The minister said he didn't bring up human rights during his meeting with Castro, and the U.S. embargo didn't come up either.
Castro spoke in favor of universal Internet access, but was less enthusiastic about satellite television, Mueller said.
About 10 German officials attended the dinner, including five members of parliament, said Mueller. Seven of eight Cuban officials were there, including Castro, he said.
Mueller arrived in Havana on Sunday at the head of a 30-member trade delegation of officials and business representatives. The group was returning to Germany later Tuesday.
Mueller on Monday opened a $14.3 million Cuban-German joint venture to produce industrial gas, and said he believed economic reforms on the communist-run island were heading ``in the right direction.''
Mueller cut the tape at Oxicuba S.A., a joint venture on the outskirts of Havana formed by Gases Industriales de Cuba and Stefan Messer GmbH from Krefeld, Germany.

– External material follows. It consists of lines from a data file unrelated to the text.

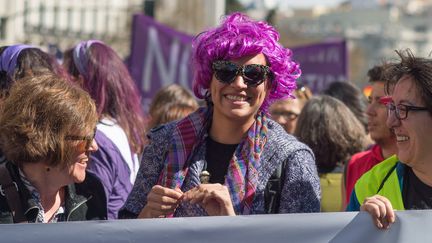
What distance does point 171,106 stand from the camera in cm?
644

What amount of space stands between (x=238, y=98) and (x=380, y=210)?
0.74 m

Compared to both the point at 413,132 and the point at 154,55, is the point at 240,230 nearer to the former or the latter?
the point at 413,132

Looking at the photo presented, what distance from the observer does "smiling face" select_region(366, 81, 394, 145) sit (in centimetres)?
528

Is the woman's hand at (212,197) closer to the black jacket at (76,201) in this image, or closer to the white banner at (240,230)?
the white banner at (240,230)

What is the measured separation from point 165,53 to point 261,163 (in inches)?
237

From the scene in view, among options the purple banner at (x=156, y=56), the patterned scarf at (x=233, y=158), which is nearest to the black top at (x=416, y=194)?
the patterned scarf at (x=233, y=158)

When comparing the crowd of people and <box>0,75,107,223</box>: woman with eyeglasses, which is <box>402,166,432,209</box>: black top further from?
<box>0,75,107,223</box>: woman with eyeglasses

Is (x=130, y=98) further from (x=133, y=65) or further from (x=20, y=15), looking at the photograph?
(x=20, y=15)

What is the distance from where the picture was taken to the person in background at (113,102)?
4.80 meters

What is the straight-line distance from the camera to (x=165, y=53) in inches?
383

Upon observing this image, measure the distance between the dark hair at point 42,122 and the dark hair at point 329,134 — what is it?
7.19 ft

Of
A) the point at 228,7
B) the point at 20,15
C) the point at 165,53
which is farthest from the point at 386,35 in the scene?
the point at 165,53

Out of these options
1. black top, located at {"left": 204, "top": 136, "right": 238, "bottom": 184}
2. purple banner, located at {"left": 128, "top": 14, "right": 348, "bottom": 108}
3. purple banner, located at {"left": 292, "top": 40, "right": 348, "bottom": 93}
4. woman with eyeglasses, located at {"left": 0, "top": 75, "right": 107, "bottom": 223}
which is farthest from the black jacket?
purple banner, located at {"left": 292, "top": 40, "right": 348, "bottom": 93}

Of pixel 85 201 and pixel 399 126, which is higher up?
pixel 399 126
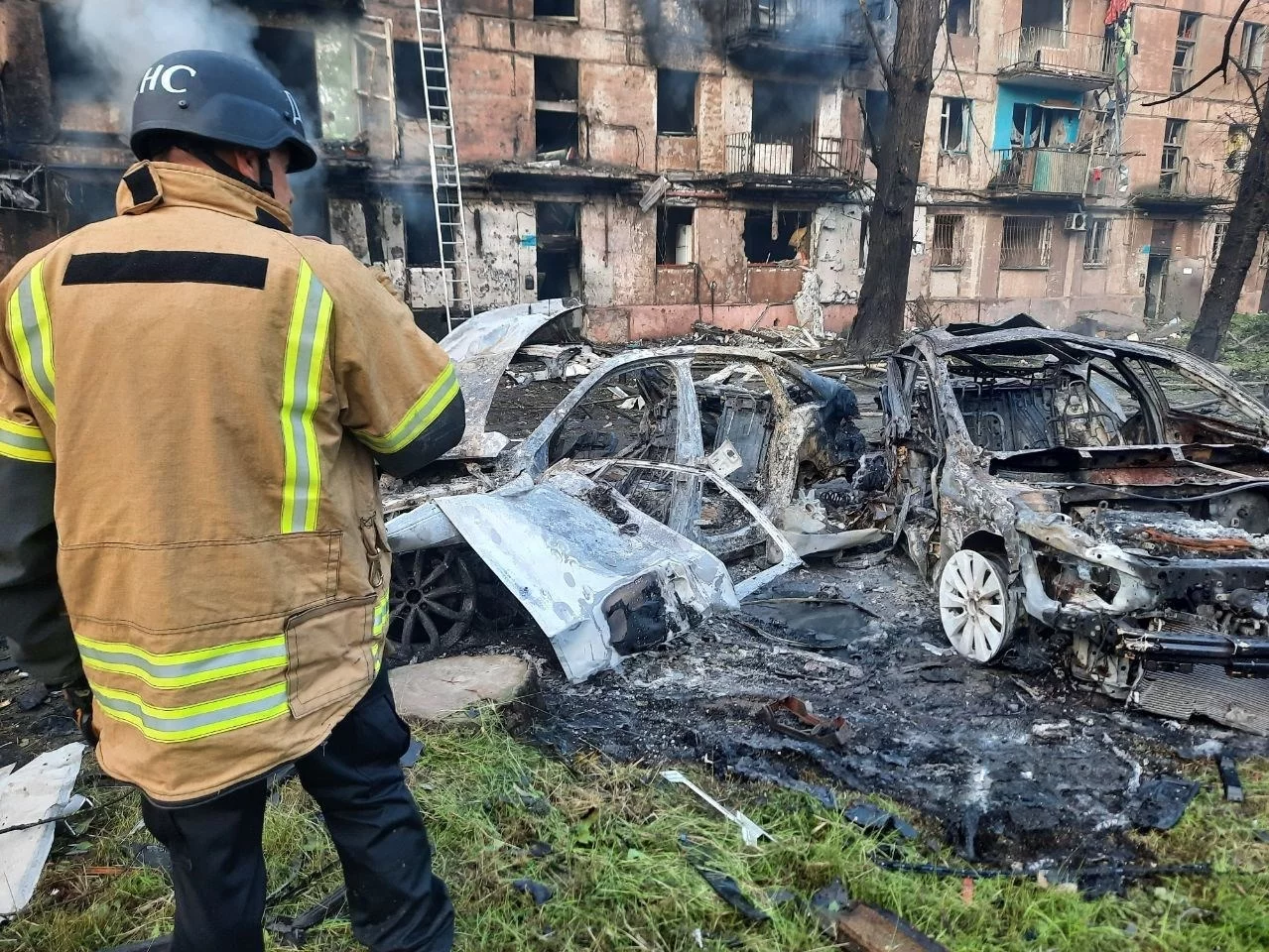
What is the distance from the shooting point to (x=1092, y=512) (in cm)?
378

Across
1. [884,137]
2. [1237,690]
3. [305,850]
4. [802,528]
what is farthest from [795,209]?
[305,850]

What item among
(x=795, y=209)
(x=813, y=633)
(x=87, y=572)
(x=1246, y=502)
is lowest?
(x=813, y=633)

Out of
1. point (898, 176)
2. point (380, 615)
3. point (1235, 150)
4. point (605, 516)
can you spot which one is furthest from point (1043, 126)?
point (380, 615)

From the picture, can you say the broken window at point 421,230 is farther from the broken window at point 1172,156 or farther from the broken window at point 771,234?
the broken window at point 1172,156

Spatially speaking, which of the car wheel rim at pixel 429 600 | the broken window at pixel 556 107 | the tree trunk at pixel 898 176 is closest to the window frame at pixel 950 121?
the tree trunk at pixel 898 176

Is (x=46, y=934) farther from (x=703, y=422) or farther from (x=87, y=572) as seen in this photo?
(x=703, y=422)

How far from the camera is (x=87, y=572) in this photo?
1.52 metres

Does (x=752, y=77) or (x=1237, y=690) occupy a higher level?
(x=752, y=77)

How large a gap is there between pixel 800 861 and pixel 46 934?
226cm

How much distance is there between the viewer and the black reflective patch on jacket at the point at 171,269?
1.43m

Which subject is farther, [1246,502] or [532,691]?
[1246,502]

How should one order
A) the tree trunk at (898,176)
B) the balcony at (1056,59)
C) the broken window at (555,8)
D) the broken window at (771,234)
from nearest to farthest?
the tree trunk at (898,176) < the broken window at (555,8) < the broken window at (771,234) < the balcony at (1056,59)

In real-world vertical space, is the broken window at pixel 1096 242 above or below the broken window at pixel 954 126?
below

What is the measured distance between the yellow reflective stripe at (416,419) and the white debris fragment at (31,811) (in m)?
2.08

Oxicuba, whose $14.3 million capital is split evenly between the
German and Cuban companies, is to provide up to 140 tons a day of oxygen
mainly to the western
regions of the island.
With the aid of foreign capital, Cuba's economy is recovering from a slump sparked by the collapse of its former ally, the Soviet Union.
After the two countries negotiated a deal last year on part of Cuba's debt to the former East Germany, officials believe there is room to boost current, modest trade levels.
Germany sells about $104 million worth of goods annually to Cuba, only about 0.01 percent of its total exports. It ranks between eighth and 10th among Cuba's most important export markets, well behind other European Union members Spain, Italy, Britain and France.
The accord on $100 million worth of debt allows German firms to apply for government warranties on exports to Cuba. Germany is also funding a $4.7 million program to fight desertification on the Caribbean island.